Baluch farmers have been blocking the entrance (above) to a copper mine in Rameshk in Iran’s Kerman province for over a month and a half. They are protesting the confiscation of their farmland without compensation by the mine owners and that the company won’t hire local labor. They’re also concerned that mine waste will contaminate their water supply.
The police have arrested at least two protesters in an attempt to intimidate the farmers.
Baluch workers and farmers in Kerman and neighboring Sistan-Baluchistan province have been at the forefront of protests against attacks on democratic rights by the Iranian government.

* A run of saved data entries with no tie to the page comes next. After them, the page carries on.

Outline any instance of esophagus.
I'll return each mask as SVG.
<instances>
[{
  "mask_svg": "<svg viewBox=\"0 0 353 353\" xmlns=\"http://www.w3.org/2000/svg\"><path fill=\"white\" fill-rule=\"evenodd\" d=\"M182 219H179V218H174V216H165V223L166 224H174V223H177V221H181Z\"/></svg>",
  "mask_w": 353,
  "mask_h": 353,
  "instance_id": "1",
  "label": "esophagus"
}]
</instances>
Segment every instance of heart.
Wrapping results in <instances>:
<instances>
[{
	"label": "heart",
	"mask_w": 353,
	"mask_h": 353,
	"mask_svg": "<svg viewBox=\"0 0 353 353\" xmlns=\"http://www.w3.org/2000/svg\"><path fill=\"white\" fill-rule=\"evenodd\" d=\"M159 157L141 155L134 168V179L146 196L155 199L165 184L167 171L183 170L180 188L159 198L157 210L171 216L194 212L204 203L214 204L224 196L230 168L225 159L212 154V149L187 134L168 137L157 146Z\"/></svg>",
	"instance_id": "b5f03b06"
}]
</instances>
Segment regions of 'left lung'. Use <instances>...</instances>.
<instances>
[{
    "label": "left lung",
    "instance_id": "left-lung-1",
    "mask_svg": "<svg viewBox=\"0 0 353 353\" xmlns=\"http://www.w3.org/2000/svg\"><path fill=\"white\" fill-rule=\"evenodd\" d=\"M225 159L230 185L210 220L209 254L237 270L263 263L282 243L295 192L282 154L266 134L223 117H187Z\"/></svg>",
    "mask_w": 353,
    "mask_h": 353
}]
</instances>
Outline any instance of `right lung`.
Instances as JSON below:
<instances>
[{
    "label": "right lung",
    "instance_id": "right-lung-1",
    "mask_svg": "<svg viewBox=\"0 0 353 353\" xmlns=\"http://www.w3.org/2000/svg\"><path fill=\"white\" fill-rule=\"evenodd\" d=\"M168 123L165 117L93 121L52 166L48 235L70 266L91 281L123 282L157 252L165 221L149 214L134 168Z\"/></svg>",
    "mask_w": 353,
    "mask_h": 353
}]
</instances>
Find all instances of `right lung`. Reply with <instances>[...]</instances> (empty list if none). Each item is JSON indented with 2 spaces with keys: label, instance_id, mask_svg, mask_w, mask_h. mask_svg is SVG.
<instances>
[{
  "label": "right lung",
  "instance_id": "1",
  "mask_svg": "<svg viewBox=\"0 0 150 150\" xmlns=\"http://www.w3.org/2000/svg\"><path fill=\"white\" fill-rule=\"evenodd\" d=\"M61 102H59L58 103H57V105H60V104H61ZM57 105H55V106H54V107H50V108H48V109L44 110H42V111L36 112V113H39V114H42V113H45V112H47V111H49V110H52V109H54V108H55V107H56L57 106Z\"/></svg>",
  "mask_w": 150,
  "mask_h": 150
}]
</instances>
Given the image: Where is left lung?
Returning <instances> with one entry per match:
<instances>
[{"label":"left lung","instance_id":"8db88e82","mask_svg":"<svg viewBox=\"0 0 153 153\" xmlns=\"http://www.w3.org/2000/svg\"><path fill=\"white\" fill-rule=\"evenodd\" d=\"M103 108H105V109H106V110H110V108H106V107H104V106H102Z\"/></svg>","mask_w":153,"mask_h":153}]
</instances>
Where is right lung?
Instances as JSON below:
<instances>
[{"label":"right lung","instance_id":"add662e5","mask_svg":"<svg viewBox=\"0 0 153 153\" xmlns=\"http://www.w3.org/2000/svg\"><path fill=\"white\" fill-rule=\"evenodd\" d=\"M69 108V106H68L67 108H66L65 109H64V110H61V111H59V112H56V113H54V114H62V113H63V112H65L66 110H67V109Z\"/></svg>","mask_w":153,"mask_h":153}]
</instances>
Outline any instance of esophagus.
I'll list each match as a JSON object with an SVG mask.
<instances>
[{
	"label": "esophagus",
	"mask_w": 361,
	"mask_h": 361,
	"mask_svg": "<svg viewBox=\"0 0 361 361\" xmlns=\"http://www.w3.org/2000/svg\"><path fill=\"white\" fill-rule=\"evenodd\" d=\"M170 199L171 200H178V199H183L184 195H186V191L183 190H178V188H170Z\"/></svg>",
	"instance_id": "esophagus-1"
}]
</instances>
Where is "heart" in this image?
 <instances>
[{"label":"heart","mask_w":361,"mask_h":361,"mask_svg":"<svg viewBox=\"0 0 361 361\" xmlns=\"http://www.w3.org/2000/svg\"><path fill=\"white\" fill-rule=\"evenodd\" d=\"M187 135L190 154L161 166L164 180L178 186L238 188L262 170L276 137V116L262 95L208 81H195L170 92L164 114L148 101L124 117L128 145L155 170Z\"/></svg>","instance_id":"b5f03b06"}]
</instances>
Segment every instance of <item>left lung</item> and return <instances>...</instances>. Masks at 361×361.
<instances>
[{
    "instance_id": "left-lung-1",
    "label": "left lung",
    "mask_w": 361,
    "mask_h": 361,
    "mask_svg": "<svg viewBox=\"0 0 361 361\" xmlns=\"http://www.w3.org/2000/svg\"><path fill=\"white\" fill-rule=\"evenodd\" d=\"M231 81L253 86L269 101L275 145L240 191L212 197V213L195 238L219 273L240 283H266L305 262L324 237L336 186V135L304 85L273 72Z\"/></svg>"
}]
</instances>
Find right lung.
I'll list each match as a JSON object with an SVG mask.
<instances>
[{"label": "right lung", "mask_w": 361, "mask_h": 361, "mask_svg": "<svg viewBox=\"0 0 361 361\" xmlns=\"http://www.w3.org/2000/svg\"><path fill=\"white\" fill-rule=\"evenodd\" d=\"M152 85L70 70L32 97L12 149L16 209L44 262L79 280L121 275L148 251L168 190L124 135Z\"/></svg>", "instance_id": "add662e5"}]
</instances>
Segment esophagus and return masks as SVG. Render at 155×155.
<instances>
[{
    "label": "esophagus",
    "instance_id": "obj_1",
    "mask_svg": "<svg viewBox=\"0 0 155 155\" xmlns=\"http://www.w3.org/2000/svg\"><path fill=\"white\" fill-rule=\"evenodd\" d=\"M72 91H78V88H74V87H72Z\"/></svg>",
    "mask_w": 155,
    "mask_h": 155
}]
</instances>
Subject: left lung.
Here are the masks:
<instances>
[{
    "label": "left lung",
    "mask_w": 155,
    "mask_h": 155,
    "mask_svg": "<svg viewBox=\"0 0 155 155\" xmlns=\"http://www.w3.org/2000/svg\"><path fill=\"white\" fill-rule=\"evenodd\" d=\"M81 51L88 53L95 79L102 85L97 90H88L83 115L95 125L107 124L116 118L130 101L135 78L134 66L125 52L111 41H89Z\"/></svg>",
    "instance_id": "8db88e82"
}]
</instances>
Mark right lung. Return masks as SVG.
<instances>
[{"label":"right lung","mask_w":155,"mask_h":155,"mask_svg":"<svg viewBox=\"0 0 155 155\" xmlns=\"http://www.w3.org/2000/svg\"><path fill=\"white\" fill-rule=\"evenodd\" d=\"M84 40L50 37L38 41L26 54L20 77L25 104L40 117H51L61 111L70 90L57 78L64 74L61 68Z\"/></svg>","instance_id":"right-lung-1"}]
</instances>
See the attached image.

The mostly rural region in southeastern Iran is one of Iran’s poorest. Many villages lack drinking water and electricity.

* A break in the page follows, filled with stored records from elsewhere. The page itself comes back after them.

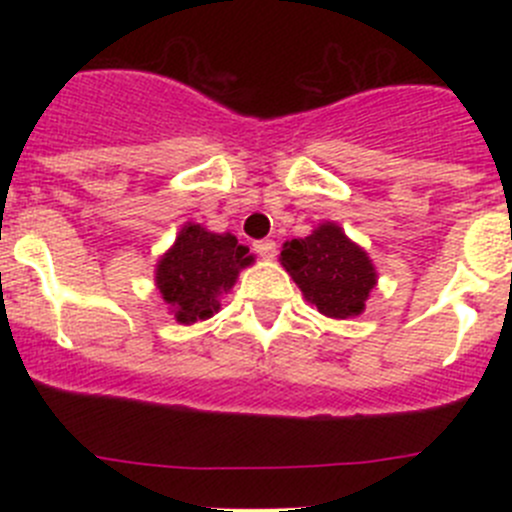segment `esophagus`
I'll use <instances>...</instances> for the list:
<instances>
[{
  "instance_id": "1",
  "label": "esophagus",
  "mask_w": 512,
  "mask_h": 512,
  "mask_svg": "<svg viewBox=\"0 0 512 512\" xmlns=\"http://www.w3.org/2000/svg\"><path fill=\"white\" fill-rule=\"evenodd\" d=\"M252 250H255L257 255L262 257V260H272V257H275V252H277V245L272 240H260V242H255V245H252Z\"/></svg>"
}]
</instances>
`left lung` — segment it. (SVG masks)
Returning <instances> with one entry per match:
<instances>
[{
  "label": "left lung",
  "instance_id": "1",
  "mask_svg": "<svg viewBox=\"0 0 512 512\" xmlns=\"http://www.w3.org/2000/svg\"><path fill=\"white\" fill-rule=\"evenodd\" d=\"M280 257L304 297L327 317L359 314L376 285L374 265L366 252L334 223L319 225L302 240L285 242Z\"/></svg>",
  "mask_w": 512,
  "mask_h": 512
}]
</instances>
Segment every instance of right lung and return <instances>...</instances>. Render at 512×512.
I'll return each instance as SVG.
<instances>
[{"label": "right lung", "mask_w": 512, "mask_h": 512, "mask_svg": "<svg viewBox=\"0 0 512 512\" xmlns=\"http://www.w3.org/2000/svg\"><path fill=\"white\" fill-rule=\"evenodd\" d=\"M247 247L225 232H208L200 225H185L178 240L158 262L156 282L165 302L183 324L208 319L218 312V297L235 285L237 272L250 265Z\"/></svg>", "instance_id": "right-lung-1"}]
</instances>
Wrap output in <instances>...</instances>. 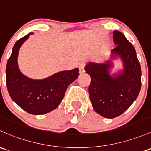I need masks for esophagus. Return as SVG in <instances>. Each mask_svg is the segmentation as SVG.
Listing matches in <instances>:
<instances>
[{
  "label": "esophagus",
  "mask_w": 151,
  "mask_h": 151,
  "mask_svg": "<svg viewBox=\"0 0 151 151\" xmlns=\"http://www.w3.org/2000/svg\"><path fill=\"white\" fill-rule=\"evenodd\" d=\"M79 69H80V74L85 72V63H80V65H79Z\"/></svg>",
  "instance_id": "obj_1"
}]
</instances>
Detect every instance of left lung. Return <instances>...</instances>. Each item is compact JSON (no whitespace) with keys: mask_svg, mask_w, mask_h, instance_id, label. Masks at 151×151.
Returning a JSON list of instances; mask_svg holds the SVG:
<instances>
[{"mask_svg":"<svg viewBox=\"0 0 151 151\" xmlns=\"http://www.w3.org/2000/svg\"><path fill=\"white\" fill-rule=\"evenodd\" d=\"M113 58L119 57L124 69L111 75V61L89 62L85 69L90 74V99L93 109L102 116L113 119L123 114L138 96L141 88V68L132 44L119 31L113 32Z\"/></svg>","mask_w":151,"mask_h":151,"instance_id":"left-lung-1","label":"left lung"}]
</instances>
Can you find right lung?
Returning a JSON list of instances; mask_svg holds the SVG:
<instances>
[{"label":"right lung","mask_w":151,"mask_h":151,"mask_svg":"<svg viewBox=\"0 0 151 151\" xmlns=\"http://www.w3.org/2000/svg\"><path fill=\"white\" fill-rule=\"evenodd\" d=\"M29 33L16 42L6 65V85L11 98L27 113L41 115L56 109L68 86L78 77L79 69L59 71L43 80H32L22 74L17 58L20 47Z\"/></svg>","instance_id":"1"}]
</instances>
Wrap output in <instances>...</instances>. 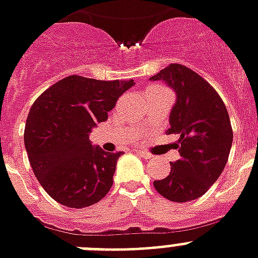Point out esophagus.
Returning a JSON list of instances; mask_svg holds the SVG:
<instances>
[{
    "mask_svg": "<svg viewBox=\"0 0 258 258\" xmlns=\"http://www.w3.org/2000/svg\"><path fill=\"white\" fill-rule=\"evenodd\" d=\"M136 152H138V155H140V156H142V158H144V159H151L152 158V155L151 154H148V152H146V151H136Z\"/></svg>",
    "mask_w": 258,
    "mask_h": 258,
    "instance_id": "1",
    "label": "esophagus"
}]
</instances>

The Baluch are a mostly Sunni Muslim oppressed nationality spread across the region, with 2 million in Iran, 600,000 in Afghanistan and 6 million in Pakistan. They face discrimination in all three countries.
In Iran, thousands of Baluch are denied official ID cards by the Shiite-based bourgeois clerical regime, preventing them from receiving social security, education and other rights.
Even though Baluchi speakers make up only about 5% of Iran’s population, they are 20% of those executed by the regime. The regime has stepped up executions in the wake of the mass “Women, Life, Freedom” protests after the death of Zhina Amini, a young Kurdish woman. She died following her arrest in Tehran in September 2022 by the hated morality police for allegedly violating the reactionary dress code for women.
According to Amnesty International, Tehran carried out 853 executions in 2023 — mostly for drug and other criminal offenses, along with a smaller number that are blatantly political, 30% more than in 2022 — the second-largest number in the world, after only the Chinese government.